— BEGIN RECORDS SUPPLIED —
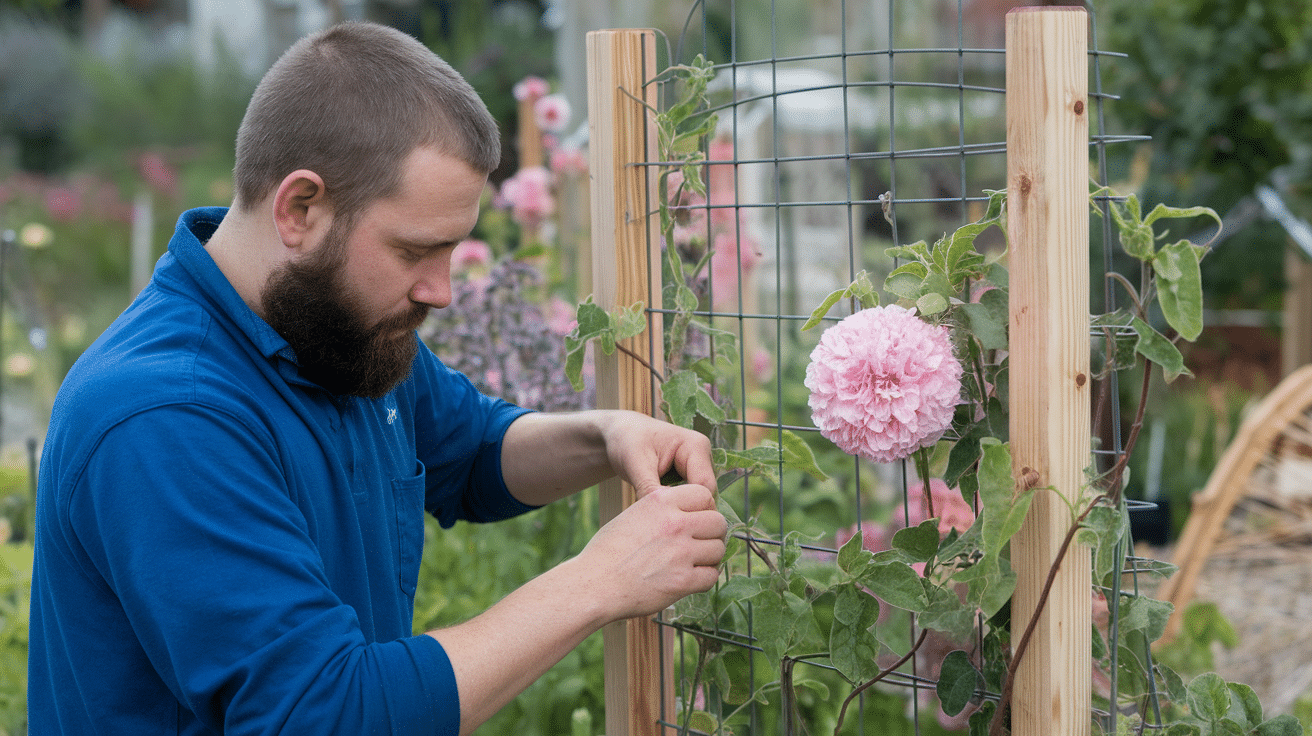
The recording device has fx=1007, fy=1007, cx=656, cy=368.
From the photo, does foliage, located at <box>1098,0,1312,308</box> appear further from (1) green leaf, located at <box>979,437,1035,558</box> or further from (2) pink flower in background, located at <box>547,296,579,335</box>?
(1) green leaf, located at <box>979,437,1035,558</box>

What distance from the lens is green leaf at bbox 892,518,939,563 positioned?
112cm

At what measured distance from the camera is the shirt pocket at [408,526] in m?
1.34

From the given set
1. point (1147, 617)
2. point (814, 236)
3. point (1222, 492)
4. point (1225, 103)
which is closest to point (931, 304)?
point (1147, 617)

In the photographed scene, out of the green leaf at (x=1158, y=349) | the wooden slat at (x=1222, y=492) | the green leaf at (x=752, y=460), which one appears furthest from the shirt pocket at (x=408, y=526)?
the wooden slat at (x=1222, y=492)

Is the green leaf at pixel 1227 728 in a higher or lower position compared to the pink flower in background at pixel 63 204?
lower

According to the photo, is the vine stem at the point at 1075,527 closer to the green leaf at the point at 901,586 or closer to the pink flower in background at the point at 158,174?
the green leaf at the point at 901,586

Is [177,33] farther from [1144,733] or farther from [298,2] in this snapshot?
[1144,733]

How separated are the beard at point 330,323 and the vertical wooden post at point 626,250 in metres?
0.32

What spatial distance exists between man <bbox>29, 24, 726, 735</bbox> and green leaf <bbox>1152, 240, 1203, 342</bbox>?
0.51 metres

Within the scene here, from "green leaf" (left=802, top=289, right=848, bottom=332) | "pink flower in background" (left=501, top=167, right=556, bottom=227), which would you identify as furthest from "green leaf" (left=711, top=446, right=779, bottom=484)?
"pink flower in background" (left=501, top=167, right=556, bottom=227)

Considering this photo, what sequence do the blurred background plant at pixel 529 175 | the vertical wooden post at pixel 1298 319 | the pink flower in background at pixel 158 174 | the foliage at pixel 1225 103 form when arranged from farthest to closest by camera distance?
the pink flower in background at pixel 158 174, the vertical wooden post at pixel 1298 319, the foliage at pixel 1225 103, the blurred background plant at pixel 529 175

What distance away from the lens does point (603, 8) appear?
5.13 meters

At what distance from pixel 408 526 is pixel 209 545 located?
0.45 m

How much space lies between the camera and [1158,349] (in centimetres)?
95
— END RECORDS SUPPLIED —
— BEGIN RECORDS SUPPLIED —
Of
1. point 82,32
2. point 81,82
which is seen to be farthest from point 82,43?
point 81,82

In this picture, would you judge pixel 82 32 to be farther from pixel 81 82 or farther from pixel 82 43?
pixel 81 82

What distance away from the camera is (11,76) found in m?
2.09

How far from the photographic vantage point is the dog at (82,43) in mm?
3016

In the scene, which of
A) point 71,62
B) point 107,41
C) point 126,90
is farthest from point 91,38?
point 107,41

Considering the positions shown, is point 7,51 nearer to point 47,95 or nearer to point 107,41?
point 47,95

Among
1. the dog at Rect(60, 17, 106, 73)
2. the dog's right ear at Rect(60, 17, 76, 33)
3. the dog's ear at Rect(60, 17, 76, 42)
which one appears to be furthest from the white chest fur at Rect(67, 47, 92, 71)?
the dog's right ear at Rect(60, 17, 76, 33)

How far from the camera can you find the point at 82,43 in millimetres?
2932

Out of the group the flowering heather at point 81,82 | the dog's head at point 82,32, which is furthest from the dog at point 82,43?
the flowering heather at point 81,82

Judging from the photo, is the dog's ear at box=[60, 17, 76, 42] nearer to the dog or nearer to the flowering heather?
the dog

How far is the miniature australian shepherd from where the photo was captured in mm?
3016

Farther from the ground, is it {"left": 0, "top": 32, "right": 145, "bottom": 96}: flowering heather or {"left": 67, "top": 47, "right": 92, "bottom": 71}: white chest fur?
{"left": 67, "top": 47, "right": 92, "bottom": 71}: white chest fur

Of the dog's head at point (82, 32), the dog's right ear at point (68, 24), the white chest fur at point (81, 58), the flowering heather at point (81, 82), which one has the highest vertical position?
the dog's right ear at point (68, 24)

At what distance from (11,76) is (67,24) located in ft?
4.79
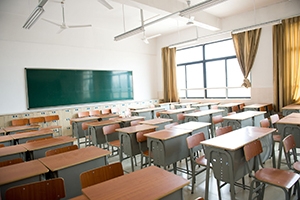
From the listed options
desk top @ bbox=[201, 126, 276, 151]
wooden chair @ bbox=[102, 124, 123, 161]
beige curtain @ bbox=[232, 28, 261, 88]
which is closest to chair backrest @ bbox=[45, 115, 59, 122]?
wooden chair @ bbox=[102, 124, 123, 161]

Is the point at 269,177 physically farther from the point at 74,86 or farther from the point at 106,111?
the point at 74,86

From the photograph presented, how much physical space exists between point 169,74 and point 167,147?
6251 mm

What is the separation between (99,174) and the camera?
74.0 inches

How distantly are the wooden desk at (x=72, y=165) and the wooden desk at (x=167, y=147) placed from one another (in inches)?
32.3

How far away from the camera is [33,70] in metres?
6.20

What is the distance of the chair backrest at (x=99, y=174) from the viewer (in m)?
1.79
— END RECORDS SUPPLIED —
— BEGIN RECORDS SUPPLIED —
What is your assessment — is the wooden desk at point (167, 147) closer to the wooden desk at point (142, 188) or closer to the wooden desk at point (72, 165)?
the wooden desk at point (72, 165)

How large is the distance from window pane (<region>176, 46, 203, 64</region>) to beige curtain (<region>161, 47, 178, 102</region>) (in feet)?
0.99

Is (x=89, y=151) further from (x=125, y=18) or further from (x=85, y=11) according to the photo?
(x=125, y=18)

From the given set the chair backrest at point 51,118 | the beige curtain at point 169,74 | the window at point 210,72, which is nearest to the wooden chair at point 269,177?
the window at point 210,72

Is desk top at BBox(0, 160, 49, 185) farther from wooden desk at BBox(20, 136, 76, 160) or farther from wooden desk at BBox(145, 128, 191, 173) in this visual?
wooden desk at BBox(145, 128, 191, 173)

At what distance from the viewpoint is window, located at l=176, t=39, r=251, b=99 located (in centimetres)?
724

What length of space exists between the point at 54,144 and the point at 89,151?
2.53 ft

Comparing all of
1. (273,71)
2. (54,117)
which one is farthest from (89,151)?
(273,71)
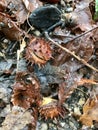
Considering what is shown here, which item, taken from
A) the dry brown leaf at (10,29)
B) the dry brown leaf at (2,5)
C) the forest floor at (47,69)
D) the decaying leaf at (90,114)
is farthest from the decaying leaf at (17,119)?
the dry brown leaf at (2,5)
— END RECORDS SUPPLIED —
(YOUR GOAL)
Pick out every line of the records that contains the word "inches", matching case, and copy each one.

(REPLY TO THE TASK)
74.0 inches
How distantly are the wooden desk at (x=72, y=165) and the wooden desk at (x=167, y=147) placed from one another (in inches)?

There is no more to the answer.